Nach einer wild durchträumten Nacht, in der vor allem Hüpfburgen, unter Geschenke erstickende Kinder und Justin Bieber-Pappteller eine große Rolle spielten, wusste ich: Ich mache das nicht mit! Meine Tochter soll ihre Einladungen selber krakeln, Dekoration gibt es nicht, dafür Schokoküsse und Würstchen, Kuchen wird gebacken, Topfschlagen, Blinde Kuh, fertig. Und sonst nichts? Nein, sonst nichts.

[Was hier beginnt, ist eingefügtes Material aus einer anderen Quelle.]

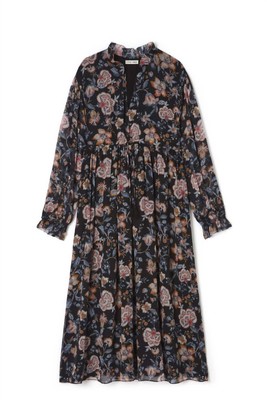 Pre-owned Louise Misha Chella Maxi Dress In Charcoal Tpical Loon - Size 36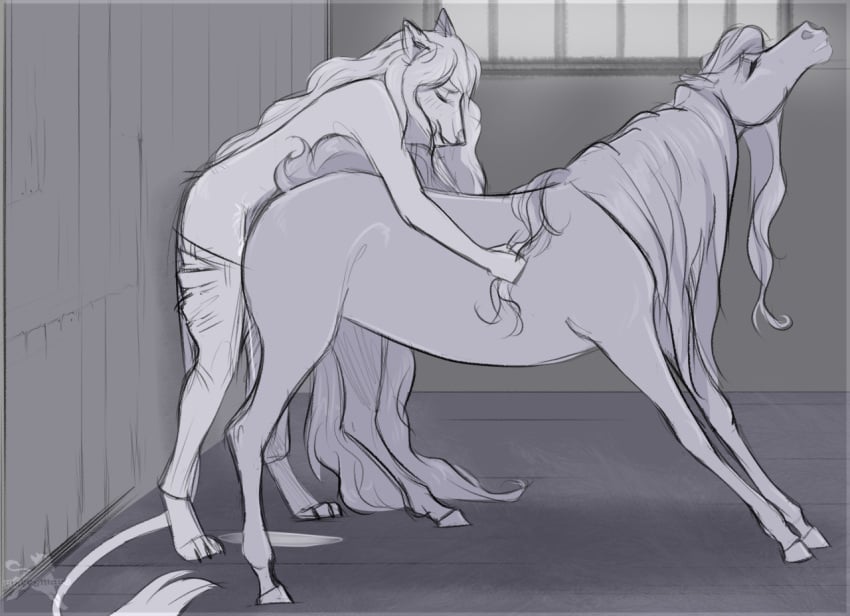 anthro ariel_(fluffymare) bodily_fluids bottomwear canid canine clothing cum cum_on_ground denim denim_clothing duo equid equine female feral fluffymare fox genital_fluids hair hooves horse jeans looking_pleasured male male/female mammal mane pants paws pinned pinned_to_wall zoophilia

Die anderen Eltern ließ ich im Vorfeld wissen, die Kosten für ein Geburtstagsgeschenk nicht über fünf Euro steigen zu lassen. Die Reaktionen darauf überraschten – im positiven Sinne. Zum Beispiel: "Danke, danke! Du weißt ja gar nicht, was mir für ein Stein vom Herzen fällt. Meine Tochter hat von einer Freundin zum Geburtstag so ein super teures Prinzessinnenschloss geschenkt bekommen. Ich spare jetzt schon auf das Return-Geschenk."

Unsere Party war dann übrigens ein Riesenerfolg. Ich habe alles weggesperrt, was wertvoll, gefährlich oder zerbrechlich war und dann den Kleinen das Feld überlassen. Nach "give aways" hat niemand gefragt. Nur, ob wir bitte, bitte bald mal wieder eine Party machen können.